I was sitting absolutely still with my eyes closed when I heard someone else enter the room and start a phone conversation. I continued meditating with my eyes shut until I realized that my colleague had not seen me and was engrossed in a conversation of a highly personal and sensitive nature that I was sure she wanted to be private . I was faced with a dilemma. If I were to move or make noise, that might scare or shock her and might have been an uncomfortable and unnecessary scene. It was too far beyond the point where I could have cleared my throat and left gracefully. I decided to just stay still and eventually the phone call ended and my colleague left the room.

I now had a further dilemma. I had involuntarily heard a highly personal conversation and though undetected, I felt ashamed. It felt like a betrayal even though I had done nothing “wrong” per se, but I felt compelled to let my colleague know that I had heard, and reassure her that I could be trusted with her secret, and if she needed to talk, I am a good listener. Not doing so would have been unauthentic on my part.

I approached her in private after the children had gone home and told her that I sometimes use the caretaker’s room to meditate and that she had not seen me earlier, but I had heard her entire phone call and I was sorry and I did not mean to “eavesdrop”.

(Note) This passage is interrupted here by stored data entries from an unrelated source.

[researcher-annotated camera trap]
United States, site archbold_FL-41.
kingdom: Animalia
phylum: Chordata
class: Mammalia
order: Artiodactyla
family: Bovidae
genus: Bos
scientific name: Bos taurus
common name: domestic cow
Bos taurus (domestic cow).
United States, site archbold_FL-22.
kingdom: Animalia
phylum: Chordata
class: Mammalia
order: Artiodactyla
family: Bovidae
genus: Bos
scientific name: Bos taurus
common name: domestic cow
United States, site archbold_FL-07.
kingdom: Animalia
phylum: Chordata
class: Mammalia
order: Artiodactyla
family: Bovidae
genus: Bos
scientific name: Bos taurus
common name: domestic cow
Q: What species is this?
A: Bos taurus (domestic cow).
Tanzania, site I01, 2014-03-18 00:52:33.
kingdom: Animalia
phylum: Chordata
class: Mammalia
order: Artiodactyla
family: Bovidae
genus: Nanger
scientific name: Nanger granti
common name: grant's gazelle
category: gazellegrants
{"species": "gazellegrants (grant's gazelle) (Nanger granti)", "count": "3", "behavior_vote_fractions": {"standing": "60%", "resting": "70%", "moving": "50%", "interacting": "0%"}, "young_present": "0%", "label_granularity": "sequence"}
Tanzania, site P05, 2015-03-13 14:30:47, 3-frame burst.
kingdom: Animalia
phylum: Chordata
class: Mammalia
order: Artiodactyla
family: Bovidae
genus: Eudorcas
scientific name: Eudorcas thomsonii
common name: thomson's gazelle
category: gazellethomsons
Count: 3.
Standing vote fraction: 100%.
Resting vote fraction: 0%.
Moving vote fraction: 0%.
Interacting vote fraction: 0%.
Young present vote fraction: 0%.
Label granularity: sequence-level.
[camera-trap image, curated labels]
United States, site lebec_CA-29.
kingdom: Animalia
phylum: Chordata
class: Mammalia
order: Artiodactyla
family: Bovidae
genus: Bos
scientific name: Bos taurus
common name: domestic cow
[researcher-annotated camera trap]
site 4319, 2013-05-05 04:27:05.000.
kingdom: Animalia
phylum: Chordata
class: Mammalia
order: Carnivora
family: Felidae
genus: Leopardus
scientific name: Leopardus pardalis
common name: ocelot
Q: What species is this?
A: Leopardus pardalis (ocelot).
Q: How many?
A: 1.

The look of horror on her face is not something I will easily forget. She had recently been betrayed by someone of my gender and here I was knowing details that only her therapist or lawyer should know. She was desperate that no-one else should know her problems and pleaded with me to keep it secret. She was clearly upset that I knew. I assured her that my fealty could be counted on and my experience in maintaining anonymity is something she could rely on and if she needed to talk, I was there for her. She said we should never speak of it.

Months passed and not a word was spoken about it between us. Over a year passed and one day my colleague came to me to thank me for keeping my word. We already admired each other’s skill in the classroom, but something softened in her and we became friends and she opened up about the difficulties she was facing and I listened and encouraged her using my own experience, strength and hope.

I think we both learned different things  about human nature through the odd details of this story. Something about loyalty and dignity. I am grateful for her friendship and I am glad that she no longer has the huge upheavals that set this story in motion.